### AUFGABEN
- a) Gib den Abschnitt des Seitenauszugs wieder, der bei „oder hängen bleiben“ beginnt und bei „es noch verwenden.“ endet, und ersetze darin „Lackbeschädigung“ durch „Kratzer“.
- b) In welchem Ort findet laut Seitenauszug die Fischereiprüfung statt, auf die sich Jayfish vorbereitet?

### SEITENAUSZUG

+++

# Ruten noch zu gebrauchen?



## Jayfish (19. Oktober 2015)

Hallo in die Runde, 

Als angehender Jungangler habe ich mich die letzten Wochen intensiv in diesem Forum bewegt um meinen Wissensdurst zu stillen. Ich belege aktuell einen Vorbereitungslehrgang für die Fischereiprüfung Mitte November (Herford, NRW). Bis es soweit ist möchte ich mir gerne schon einmal mein Equipment zusammenstellen. Bei einer Haushaltsauflösung konnte ich 3 Ruten ergattern, die mich nichts gekostet haben. Nun stellt sich die Frage, ob hiervon noch etwas zu gebrauchen ist.

Rute 1:

















Rute 2:
















Rute 3:
















Was meint ihr? Können diese Ruten noch ihren Zweck erfüllen? Wenn ja, wofür eignen sie sich überhaupt? 

Vielen Dank schon einmal im Voraus.

MfG Jayfish 

Gesendet von meinem GT-I9505 mit Tapatalk


----------



## Jayfish (19. Oktober 2015)

*AW: Ruten noch zu gebrauchen?*

Nachtrag zu Rute 2, da auf dem Foto nicht alles zu erkennen ist : 
Länge 3 Meter, WG 80-100 Gramm

Gesendet von meinem GT-I9505 mit Tapatalk


----------



## barschzanker (19. Oktober 2015)

*AW: Ruten noch zu gebrauchen?*

Soweit die ringe noch in ordnung sind.sind die beiden teleruten fürs grundangeln im still und leichte strömung okay.rollen soweit funktionstüchtig auch.die spincombo sieht jetzt auf ersten blick auch okay aus fürs mittelschwere spinnen/durchkurbelköder auch soweit die ringe und rolle in ordnung sind.für gummi ist ja immer noch ne andere sache


----------



## Meefo 46 (19. Oktober 2015)

*AW: Ruten noch zu gebrauchen?*

Moin 

Wie schon geschrieben Ringe kontrollieren am einfachsten mit

 einem Nylonstrumpf von innen durch die Ringe ziehen,zugfäden

 oder hängen bleiben zeigt defekte ringe an.

Optische kontrolle der Ruten auf Lackbeschädigung oder Brüche.

Optische und mechanische kontrolle der Rollen wenn alle rollen 

ruckfrei und ohne geräusche sich bewegen alles gut.

Die bremsen der Rollen sollten ruckfrei schnur freigeben.

Die Schnur würde ich erneuern .

Auch wenn Angelgerät älter ist kann man es noch verwenden.


Gruss Jochen.


----------



## Taxidermist (19. Oktober 2015)

+++

### DATENZEILEN
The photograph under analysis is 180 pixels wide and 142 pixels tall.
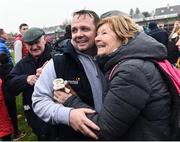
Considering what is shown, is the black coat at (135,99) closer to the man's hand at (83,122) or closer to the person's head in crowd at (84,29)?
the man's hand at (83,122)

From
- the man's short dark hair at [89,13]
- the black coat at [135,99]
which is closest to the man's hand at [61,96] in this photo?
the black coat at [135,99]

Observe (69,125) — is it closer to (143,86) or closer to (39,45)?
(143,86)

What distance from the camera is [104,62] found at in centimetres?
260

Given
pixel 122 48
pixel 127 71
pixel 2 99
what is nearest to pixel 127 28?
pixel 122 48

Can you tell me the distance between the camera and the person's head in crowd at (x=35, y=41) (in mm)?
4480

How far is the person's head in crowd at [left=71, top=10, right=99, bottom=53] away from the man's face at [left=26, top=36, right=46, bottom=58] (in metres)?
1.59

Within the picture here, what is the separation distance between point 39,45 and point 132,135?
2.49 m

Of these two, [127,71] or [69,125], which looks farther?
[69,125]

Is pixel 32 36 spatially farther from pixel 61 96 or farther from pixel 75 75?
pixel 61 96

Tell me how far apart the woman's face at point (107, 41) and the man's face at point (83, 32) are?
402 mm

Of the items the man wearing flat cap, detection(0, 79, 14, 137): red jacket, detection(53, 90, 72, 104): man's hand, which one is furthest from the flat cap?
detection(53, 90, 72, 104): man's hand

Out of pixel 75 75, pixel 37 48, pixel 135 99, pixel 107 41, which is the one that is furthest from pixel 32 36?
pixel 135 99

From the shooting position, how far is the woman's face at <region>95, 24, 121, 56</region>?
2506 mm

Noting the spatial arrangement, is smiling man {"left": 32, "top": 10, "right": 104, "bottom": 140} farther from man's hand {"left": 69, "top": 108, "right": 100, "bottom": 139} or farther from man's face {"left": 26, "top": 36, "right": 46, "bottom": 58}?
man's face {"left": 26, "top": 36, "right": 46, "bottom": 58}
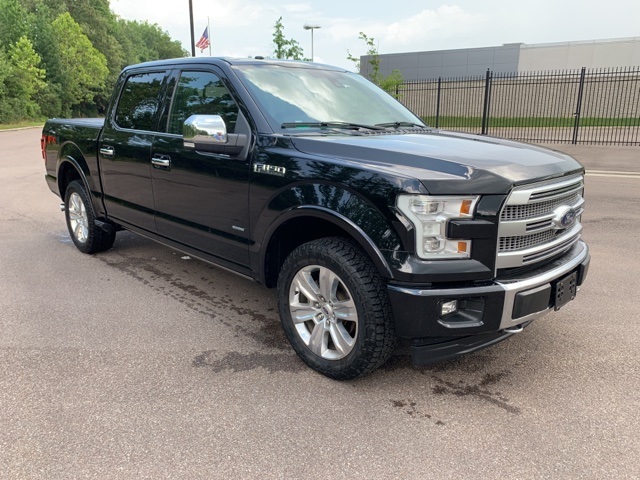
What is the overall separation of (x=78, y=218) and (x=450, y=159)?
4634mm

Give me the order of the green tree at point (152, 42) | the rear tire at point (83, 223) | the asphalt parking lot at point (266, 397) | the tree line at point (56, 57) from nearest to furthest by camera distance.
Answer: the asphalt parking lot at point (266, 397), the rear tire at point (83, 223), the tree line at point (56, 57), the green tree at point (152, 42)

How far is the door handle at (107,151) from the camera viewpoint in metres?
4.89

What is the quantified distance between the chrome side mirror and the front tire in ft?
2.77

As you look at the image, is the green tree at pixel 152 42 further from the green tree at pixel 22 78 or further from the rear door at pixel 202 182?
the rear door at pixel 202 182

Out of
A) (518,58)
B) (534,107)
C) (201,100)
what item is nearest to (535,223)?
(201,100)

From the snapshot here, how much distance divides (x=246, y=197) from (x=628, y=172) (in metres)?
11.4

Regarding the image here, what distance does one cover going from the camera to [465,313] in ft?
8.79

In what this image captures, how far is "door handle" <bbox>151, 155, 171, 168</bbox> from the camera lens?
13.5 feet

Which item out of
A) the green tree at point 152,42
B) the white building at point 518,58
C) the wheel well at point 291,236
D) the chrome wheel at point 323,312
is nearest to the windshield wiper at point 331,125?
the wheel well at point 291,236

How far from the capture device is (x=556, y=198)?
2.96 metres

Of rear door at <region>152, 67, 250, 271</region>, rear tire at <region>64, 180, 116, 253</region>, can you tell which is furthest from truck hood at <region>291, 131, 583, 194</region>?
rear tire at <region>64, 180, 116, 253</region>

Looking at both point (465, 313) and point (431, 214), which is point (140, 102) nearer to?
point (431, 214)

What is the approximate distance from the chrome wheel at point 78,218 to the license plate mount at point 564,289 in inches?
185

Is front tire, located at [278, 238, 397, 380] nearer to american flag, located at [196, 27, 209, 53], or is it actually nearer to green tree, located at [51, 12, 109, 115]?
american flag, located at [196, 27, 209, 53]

+++

### ERWARTETE ERGEBNISSE
- a)
oder hängen bleiben zeigt defekte ringe an.

Optische kontrolle der Ruten auf Kratzer oder Brüche.

Optische und mechanische kontrolle der Rollen wenn alle rollen 

ruckfrei und ohne geräusche sich bewegen alles gut.

Die bremsen der Rollen sollten ruckfrei schnur freigeben.

Die Schnur würde ich erneuern .

Auch wenn Angelgerät älter ist kann man es noch verwenden.

- b) In Herford (NRW).